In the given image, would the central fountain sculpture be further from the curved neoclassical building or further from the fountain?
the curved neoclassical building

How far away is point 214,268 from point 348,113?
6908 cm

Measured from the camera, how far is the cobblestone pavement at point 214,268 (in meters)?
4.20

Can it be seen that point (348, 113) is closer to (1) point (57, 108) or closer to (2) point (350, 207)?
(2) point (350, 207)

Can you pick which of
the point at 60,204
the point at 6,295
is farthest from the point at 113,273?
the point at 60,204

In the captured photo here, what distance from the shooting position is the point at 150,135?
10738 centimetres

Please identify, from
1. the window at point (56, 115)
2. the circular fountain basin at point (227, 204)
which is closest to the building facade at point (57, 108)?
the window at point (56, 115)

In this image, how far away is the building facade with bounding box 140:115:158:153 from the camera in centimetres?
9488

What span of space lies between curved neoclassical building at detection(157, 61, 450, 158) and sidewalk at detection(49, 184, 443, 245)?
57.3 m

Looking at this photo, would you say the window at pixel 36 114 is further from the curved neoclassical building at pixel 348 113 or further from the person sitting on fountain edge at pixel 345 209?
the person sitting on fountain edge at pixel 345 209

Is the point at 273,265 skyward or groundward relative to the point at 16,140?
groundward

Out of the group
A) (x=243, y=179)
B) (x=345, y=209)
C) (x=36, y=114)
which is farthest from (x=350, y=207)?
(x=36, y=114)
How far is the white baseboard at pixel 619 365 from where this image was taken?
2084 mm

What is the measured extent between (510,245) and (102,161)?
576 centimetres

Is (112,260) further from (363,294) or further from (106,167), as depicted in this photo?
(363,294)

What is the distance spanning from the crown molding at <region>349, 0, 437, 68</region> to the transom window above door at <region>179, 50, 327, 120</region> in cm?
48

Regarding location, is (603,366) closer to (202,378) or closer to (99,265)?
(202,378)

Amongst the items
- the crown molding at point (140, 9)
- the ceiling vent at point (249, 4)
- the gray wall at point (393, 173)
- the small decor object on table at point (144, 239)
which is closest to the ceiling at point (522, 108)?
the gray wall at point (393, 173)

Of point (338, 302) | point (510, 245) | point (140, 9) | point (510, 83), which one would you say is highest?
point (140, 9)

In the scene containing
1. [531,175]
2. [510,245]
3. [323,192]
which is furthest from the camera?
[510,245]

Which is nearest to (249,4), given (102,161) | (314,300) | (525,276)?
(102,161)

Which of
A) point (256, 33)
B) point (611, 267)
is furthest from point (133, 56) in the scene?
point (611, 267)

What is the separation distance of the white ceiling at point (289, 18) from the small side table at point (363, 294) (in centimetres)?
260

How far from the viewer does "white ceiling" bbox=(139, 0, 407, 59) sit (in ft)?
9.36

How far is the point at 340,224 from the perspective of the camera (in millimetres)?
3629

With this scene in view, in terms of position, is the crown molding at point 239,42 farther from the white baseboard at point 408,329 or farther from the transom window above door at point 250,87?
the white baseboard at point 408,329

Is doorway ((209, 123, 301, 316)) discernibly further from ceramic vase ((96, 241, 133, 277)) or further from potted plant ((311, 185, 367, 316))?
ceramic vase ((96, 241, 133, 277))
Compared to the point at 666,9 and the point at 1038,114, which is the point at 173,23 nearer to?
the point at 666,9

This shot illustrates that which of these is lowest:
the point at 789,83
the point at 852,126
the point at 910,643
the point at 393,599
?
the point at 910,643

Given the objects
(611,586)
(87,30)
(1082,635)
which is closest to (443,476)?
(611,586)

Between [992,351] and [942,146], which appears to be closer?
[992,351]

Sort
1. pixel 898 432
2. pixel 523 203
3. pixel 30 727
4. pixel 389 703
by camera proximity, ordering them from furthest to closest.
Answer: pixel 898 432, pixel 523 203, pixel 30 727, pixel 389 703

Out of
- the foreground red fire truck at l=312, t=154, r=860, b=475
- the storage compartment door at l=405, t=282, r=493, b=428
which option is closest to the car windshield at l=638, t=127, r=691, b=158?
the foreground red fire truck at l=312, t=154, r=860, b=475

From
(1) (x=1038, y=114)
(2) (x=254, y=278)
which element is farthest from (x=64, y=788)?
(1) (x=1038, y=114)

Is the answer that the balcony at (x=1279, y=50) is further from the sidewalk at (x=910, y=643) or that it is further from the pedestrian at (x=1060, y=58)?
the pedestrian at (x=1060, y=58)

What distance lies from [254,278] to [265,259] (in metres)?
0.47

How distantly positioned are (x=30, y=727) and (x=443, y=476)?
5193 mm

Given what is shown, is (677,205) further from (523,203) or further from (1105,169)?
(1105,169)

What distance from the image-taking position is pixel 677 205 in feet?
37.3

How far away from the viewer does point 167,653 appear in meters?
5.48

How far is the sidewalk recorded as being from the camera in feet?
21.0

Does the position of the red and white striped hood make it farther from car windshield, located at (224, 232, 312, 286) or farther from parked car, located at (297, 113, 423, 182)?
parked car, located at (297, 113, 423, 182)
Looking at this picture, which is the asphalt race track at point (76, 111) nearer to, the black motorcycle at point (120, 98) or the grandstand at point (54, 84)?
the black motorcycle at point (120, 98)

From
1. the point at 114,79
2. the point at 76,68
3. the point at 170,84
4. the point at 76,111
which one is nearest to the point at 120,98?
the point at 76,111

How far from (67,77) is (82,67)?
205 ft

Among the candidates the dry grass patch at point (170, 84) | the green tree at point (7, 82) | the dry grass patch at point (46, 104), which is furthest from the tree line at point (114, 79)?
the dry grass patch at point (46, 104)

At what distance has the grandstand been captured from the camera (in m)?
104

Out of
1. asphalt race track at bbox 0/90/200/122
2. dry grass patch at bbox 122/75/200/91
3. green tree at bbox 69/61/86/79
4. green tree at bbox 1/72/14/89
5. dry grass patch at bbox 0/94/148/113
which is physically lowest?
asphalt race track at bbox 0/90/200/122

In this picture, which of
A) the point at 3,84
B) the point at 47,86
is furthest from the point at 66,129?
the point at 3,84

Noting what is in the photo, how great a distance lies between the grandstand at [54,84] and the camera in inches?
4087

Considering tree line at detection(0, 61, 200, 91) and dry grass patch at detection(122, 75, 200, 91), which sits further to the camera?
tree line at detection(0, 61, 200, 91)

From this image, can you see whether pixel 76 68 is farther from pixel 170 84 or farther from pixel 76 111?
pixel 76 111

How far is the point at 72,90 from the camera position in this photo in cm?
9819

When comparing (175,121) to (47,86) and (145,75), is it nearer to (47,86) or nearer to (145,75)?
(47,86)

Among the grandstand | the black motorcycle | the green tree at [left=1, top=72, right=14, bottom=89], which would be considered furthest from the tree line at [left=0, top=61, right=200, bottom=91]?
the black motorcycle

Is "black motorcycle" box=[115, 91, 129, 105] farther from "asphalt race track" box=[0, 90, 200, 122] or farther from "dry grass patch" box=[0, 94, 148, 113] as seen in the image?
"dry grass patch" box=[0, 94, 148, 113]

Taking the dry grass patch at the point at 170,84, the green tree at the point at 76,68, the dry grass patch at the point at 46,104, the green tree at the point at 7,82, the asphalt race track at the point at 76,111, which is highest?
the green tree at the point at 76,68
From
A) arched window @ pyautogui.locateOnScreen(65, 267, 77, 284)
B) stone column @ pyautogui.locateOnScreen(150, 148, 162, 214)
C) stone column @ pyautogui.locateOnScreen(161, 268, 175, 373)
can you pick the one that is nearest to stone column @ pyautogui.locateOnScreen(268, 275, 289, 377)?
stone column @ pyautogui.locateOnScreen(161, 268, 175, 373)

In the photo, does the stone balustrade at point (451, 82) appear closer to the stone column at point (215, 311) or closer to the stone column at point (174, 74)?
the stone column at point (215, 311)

*EXERCISE GOAL:* Output every line of the listing above as a JSON array of strings, one string per line, with blank lines omitted.

*TASK RESULT:*
[
  "In the given image, would the central fountain sculpture be further from the curved neoclassical building or further from the fountain?",
  "the curved neoclassical building",
  "How far away is point 214,268 from point 348,113?",
  "6908 cm",
  "Measured from the camera, how far is the cobblestone pavement at point 214,268 (in meters)?",
  "4.20",
  "Can it be seen that point (348, 113) is closer to (1) point (57, 108) or closer to (2) point (350, 207)?",
  "(2) point (350, 207)",
  "Can you pick which of",
  "the point at 60,204",
  "the point at 6,295",
  "is farthest from the point at 113,273?",
  "the point at 60,204",
  "In the captured photo here, what distance from the shooting position is the point at 150,135?",
  "10738 centimetres",
  "Please identify, from",
  "1. the window at point (56, 115)",
  "2. the circular fountain basin at point (227, 204)",
  "which is closest to the building facade at point (57, 108)?",
  "the window at point (56, 115)",
  "In this image, how far away is the building facade with bounding box 140:115:158:153 from the camera in centimetres?",
  "9488",
  "What span of space lies between curved neoclassical building at detection(157, 61, 450, 158) and sidewalk at detection(49, 184, 443, 245)?",
  "57.3 m",
  "Looking at this photo, would you say the window at pixel 36 114 is further from the curved neoclassical building at pixel 348 113 or further from the person sitting on fountain edge at pixel 345 209?",
  "the person sitting on fountain edge at pixel 345 209",
  "Is the point at 273,265 skyward or groundward relative to the point at 16,140?",
  "groundward",
  "Out of the group",
  "A) (x=243, y=179)",
  "B) (x=345, y=209)",
  "C) (x=36, y=114)",
  "which is farthest from (x=350, y=207)?",
  "(x=36, y=114)",
  "How far is the white baseboard at pixel 619 365 from where this image was taken?",
  "2084 mm",
  "What is the measured extent between (510,245) and (102,161)?",
  "576 centimetres",
  "Is (112,260) further from (363,294) or further from (106,167), as depicted in this photo?",
  "(363,294)",
  "What is the distance spanning from the crown molding at <region>349, 0, 437, 68</region> to the transom window above door at <region>179, 50, 327, 120</region> in cm?",
  "48",
  "Regarding location, is (603,366) closer to (202,378) or closer to (99,265)?",
  "(202,378)",
  "Amongst the items",
  "- the crown molding at point (140, 9)",
  "- the ceiling vent at point (249, 4)",
  "- the gray wall at point (393, 173)",
  "- the small decor object on table at point (144, 239)",
  "which is closest to the ceiling at point (522, 108)?",
  "the gray wall at point (393, 173)",
  "Of point (338, 302) | point (510, 245) | point (140, 9) | point (510, 83), which one would you say is highest?",
  "point (140, 9)",
  "In the scene containing",
  "1. [531,175]",
  "2. [510,245]",
  "3. [323,192]",
  "which is furthest from the camera?",
  "[510,245]",
  "Which is nearest to (249,4), given (102,161) | (314,300) | (525,276)?",
  "(102,161)",
  "Which of",
  "A) point (256, 33)",
  "B) point (611, 267)",
  "is furthest from point (133, 56) in the scene?",
  "point (611, 267)",
  "What is the separation distance of the white ceiling at point (289, 18) from the small side table at point (363, 294) (in centimetres)?",
  "260",
  "How far from the viewer does \"white ceiling\" bbox=(139, 0, 407, 59) sit (in ft)?",
  "9.36",
  "How far is the point at 340,224 from the perspective of the camera (in millimetres)?",
  "3629",
  "With this scene in view, in terms of position, is the crown molding at point 239,42 farther from the white baseboard at point 408,329 or farther from the transom window above door at point 250,87?",
  "the white baseboard at point 408,329",
  "Is doorway ((209, 123, 301, 316)) discernibly further from ceramic vase ((96, 241, 133, 277)) or further from potted plant ((311, 185, 367, 316))?",
  "ceramic vase ((96, 241, 133, 277))",
  "Compared to the point at 666,9 and the point at 1038,114, which is the point at 173,23 nearer to?",
  "the point at 666,9",
  "This shot illustrates that which of these is lowest:",
  "the point at 789,83",
  "the point at 852,126",
  "the point at 910,643",
  "the point at 393,599",
  "?",
  "the point at 910,643",
  "Given the objects",
  "(611,586)",
  "(87,30)",
  "(1082,635)",
  "which is closest to (443,476)?",
  "(611,586)",
  "Between [992,351] and [942,146], which appears to be closer?",
  "[992,351]",
  "Sort",
  "1. pixel 898 432",
  "2. pixel 523 203",
  "3. pixel 30 727",
  "4. pixel 389 703",
  "by camera proximity, ordering them from furthest to closest.",
  "Answer: pixel 898 432, pixel 523 203, pixel 30 727, pixel 389 703",
  "Out of",
  "- the foreground red fire truck at l=312, t=154, r=860, b=475",
  "- the storage compartment door at l=405, t=282, r=493, b=428",
  "which option is closest to the car windshield at l=638, t=127, r=691, b=158?",
  "the foreground red fire truck at l=312, t=154, r=860, b=475",
  "From",
  "(1) (x=1038, y=114)",
  "(2) (x=254, y=278)",
  "which element is farthest from (x=64, y=788)?",
  "(1) (x=1038, y=114)",
  "Is the answer that the balcony at (x=1279, y=50) is further from the sidewalk at (x=910, y=643) or that it is further from the pedestrian at (x=1060, y=58)?",
  "the pedestrian at (x=1060, y=58)",
  "What distance lies from [254,278] to [265,259] (in metres)?",
  "0.47",
  "How distantly positioned are (x=30, y=727) and (x=443, y=476)?",
  "5193 mm",
  "Given what is shown, is (677,205) further from (523,203) or further from (1105,169)?",
  "(1105,169)",
  "What distance from the image-taking position is pixel 677 205 in feet?",
  "37.3",
  "How far away from the viewer does point 167,653 appear in meters?",
  "5.48",
  "How far is the sidewalk recorded as being from the camera in feet?",
  "21.0",
  "Does the position of the red and white striped hood make it farther from car windshield, located at (224, 232, 312, 286) or farther from parked car, located at (297, 113, 423, 182)?",
  "parked car, located at (297, 113, 423, 182)",
  "Looking at this picture, which is the asphalt race track at point (76, 111) nearer to, the black motorcycle at point (120, 98) or the grandstand at point (54, 84)?",
  "the black motorcycle at point (120, 98)",
  "From",
  "1. the point at 114,79",
  "2. the point at 76,68",
  "3. the point at 170,84",
  "4. the point at 76,111",
  "which one is nearest to the point at 120,98?",
  "the point at 76,111",
  "How far from (67,77) is (82,67)?",
  "205 ft",
  "Among the candidates the dry grass patch at point (170, 84) | the green tree at point (7, 82) | the dry grass patch at point (46, 104), which is furthest from the tree line at point (114, 79)?",
  "the dry grass patch at point (46, 104)",
  "At what distance has the grandstand been captured from the camera (in m)?",
  "104",
  "Out of",
  "1. asphalt race track at bbox 0/90/200/122",
  "2. dry grass patch at bbox 122/75/200/91",
  "3. green tree at bbox 69/61/86/79",
  "4. green tree at bbox 1/72/14/89",
  "5. dry grass patch at bbox 0/94/148/113",
  "which is physically lowest?",
  "asphalt race track at bbox 0/90/200/122",
  "In this picture, which of",
  "A) the point at 3,84",
  "B) the point at 47,86",
  "is furthest from the point at 66,129?",
  "the point at 3,84",
  "Noting what is in the photo, how great a distance lies between the grandstand at [54,84] and the camera in inches?",
  "4087",
  "Considering tree line at detection(0, 61, 200, 91) and dry grass patch at detection(122, 75, 200, 91), which sits further to the camera?",
  "tree line at detection(0, 61, 200, 91)",
  "From this image, can you see whether pixel 76 68 is farther from pixel 170 84 or farther from pixel 76 111?",
  "pixel 76 111",
  "How far is the point at 72,90 from the camera position in this photo in cm?",
  "9819",
  "When comparing (175,121) to (47,86) and (145,75), is it nearer to (47,86) or nearer to (145,75)?",
  "(47,86)",
  "Among the grandstand | the black motorcycle | the green tree at [left=1, top=72, right=14, bottom=89], which would be considered furthest from the tree line at [left=0, top=61, right=200, bottom=91]?",
  "the black motorcycle",
  "Is \"black motorcycle\" box=[115, 91, 129, 105] farther from \"asphalt race track\" box=[0, 90, 200, 122] or farther from \"dry grass patch\" box=[0, 94, 148, 113] as seen in the image?",
  "\"dry grass patch\" box=[0, 94, 148, 113]",
  "Taking the dry grass patch at the point at 170,84, the green tree at the point at 76,68, the dry grass patch at the point at 46,104, the green tree at the point at 7,82, the asphalt race track at the point at 76,111, which is highest?",
  "the green tree at the point at 76,68",
  "From",
  "A) arched window @ pyautogui.locateOnScreen(65, 267, 77, 284)",
  "B) stone column @ pyautogui.locateOnScreen(150, 148, 162, 214)",
  "C) stone column @ pyautogui.locateOnScreen(161, 268, 175, 373)",
  "can you pick the one that is nearest to stone column @ pyautogui.locateOnScreen(268, 275, 289, 377)?",
  "stone column @ pyautogui.locateOnScreen(161, 268, 175, 373)",
  "In the photo, does the stone balustrade at point (451, 82) appear closer to the stone column at point (215, 311) or closer to the stone column at point (174, 74)?",
  "the stone column at point (215, 311)"
]